>> Begin Records shown

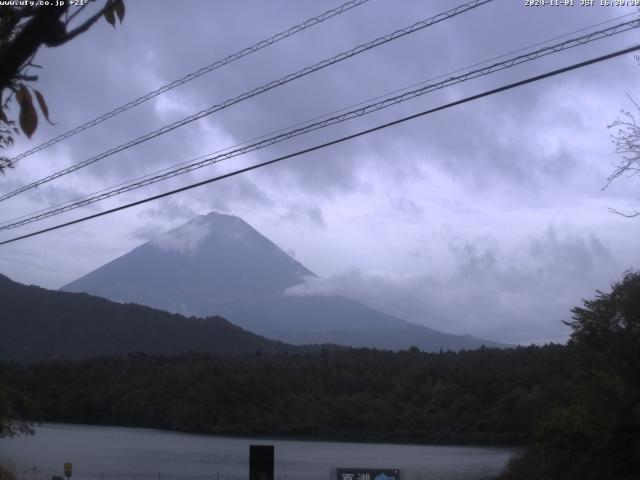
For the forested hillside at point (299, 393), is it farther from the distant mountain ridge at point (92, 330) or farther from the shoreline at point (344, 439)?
the distant mountain ridge at point (92, 330)

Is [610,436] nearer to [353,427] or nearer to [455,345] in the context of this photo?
[353,427]

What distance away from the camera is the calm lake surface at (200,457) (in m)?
36.6

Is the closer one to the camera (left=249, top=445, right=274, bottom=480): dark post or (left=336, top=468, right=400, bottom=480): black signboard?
(left=249, top=445, right=274, bottom=480): dark post

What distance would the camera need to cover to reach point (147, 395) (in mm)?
73938

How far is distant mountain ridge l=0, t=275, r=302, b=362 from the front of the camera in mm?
88062

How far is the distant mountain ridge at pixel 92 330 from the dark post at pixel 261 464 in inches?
2885

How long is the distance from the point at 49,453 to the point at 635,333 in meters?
34.5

>> End Records shown

● Goal
Reproduce, line for line, everything from the line containing "What distance would" down to the end of the entries.

● Solution to this exercise
What distance would the camera need to cover to reach point (147, 395) (in mm)?
73938

How far is distant mountain ridge l=0, t=275, r=302, b=362 from the front of the camera in mm?
88062

How far is the distant mountain ridge at pixel 92 330 from the dark post at pixel 261 464 in inches?
2885

How long is the distance from the point at 49,453 to the point at 635,333 in meters?
34.5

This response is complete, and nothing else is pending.